= 演習の構成 =
1: 原文によると、「三百六十五歩のマーチ」を歌っていたのは誰か。
2: 原文のうち、「ずっと前に水前寺清子という人の歌っていた」から始まり「どうにもいやでたまらなかった。」までの範囲を、一字一句変えずに書き写せ。

= 原文 =
▼
ずっと前に水前寺清子という人の歌っていた
「三百六十五歩のマーチ」というのがあって、
たしか、「腕を振って足を上げて、ワン・ツー・ワン・ツー」とか
歌っていたと記憶しているのだけれど、
その最後に「休まないで歩け!」とあって、
子供心にも、やだなあ〜、たまんないなあ、と思っていた。
なぜ、そんなに頑張って行進し続けなければならないんだろう、と。
 
その歌が流行る前から、どうも、学校で行進させられたりするのが、
どうにもいやでたまらなかった。
やっと最近になって、こういう行進とかいうものは、
明治期以降、いきなり導入されてきたものだということを知って、
けっこう納得させられた。
もちろん、それまでのナンバとかう歩き方がいいとか
そういうことを思ったわけではなくて、
ただ、みんなで足をそろえて元気よくいっしょに行進するとかいうのが
どうにも不自然でたまらなかったというだけなのだけれど…。
 
それはともかく、自分の歩き方、つまり、
なぜそういうふうに歩いているのか、を意識してみると、
そのあたりまえのように思えることが
とても不自然な感じになってくる。
▲
= データセット行 =
▼
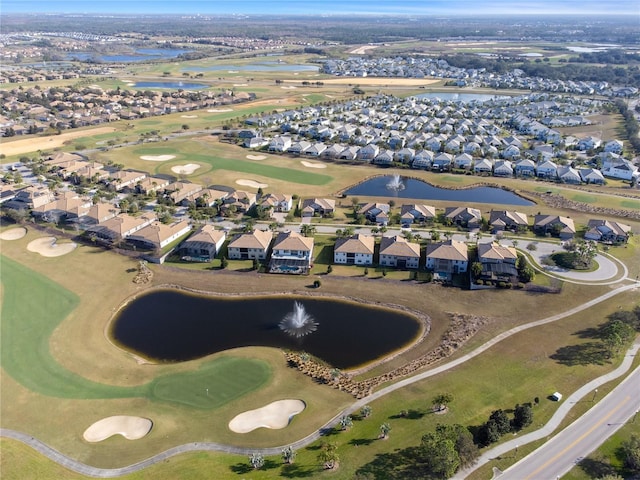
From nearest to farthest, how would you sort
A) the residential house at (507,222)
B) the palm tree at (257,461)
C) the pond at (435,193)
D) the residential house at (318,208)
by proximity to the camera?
the palm tree at (257,461)
the residential house at (507,222)
the residential house at (318,208)
the pond at (435,193)

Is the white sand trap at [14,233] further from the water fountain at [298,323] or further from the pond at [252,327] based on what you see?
the water fountain at [298,323]

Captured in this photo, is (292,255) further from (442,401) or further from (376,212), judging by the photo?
(442,401)

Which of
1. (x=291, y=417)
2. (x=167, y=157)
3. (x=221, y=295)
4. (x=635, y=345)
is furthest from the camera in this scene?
(x=167, y=157)

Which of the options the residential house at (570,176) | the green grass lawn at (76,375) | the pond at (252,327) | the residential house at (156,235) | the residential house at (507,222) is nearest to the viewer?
the green grass lawn at (76,375)

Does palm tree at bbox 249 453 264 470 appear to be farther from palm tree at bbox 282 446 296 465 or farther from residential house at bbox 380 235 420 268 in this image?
residential house at bbox 380 235 420 268

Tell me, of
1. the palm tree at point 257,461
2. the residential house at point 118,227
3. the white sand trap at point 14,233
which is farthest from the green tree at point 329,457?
the white sand trap at point 14,233

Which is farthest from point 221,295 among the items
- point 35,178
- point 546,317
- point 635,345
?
point 35,178

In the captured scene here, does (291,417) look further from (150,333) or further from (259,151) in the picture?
(259,151)
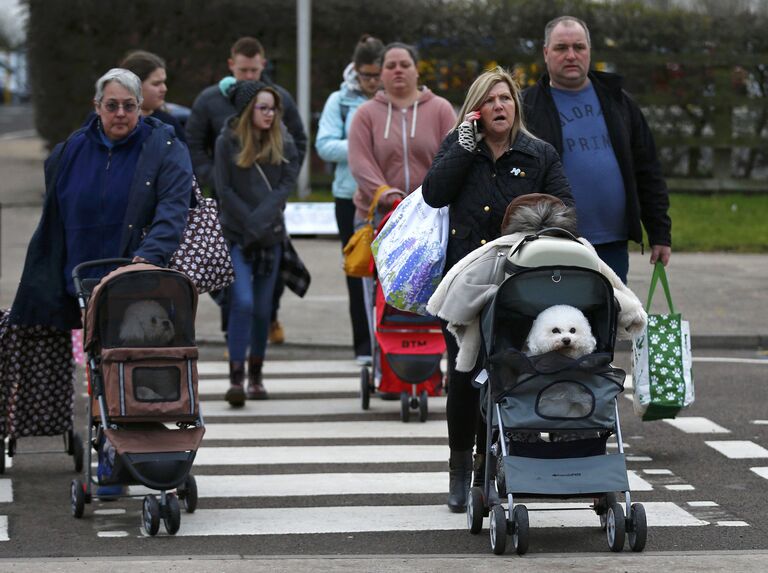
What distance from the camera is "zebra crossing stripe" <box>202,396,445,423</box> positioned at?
33.3 ft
▲
= 課題の回答 =
1: 水前寺清子です。

2:
ずっと前に水前寺清子という人の歌っていた
「三百六十五歩のマーチ」というのがあって、
たしか、「腕を振って足を上げて、ワン・ツー・ワン・ツー」とか
歌っていたと記憶しているのだけれど、
その最後に「休まないで歩け!」とあって、
子供心にも、やだなあ〜、たまんないなあ、と思っていた。
なぜ、そんなに頑張って行進し続けなければならないんだろう、と。
 
その歌が流行る前から、どうも、学校で行進させられたりするのが、
どうにもいやでたまらなかった。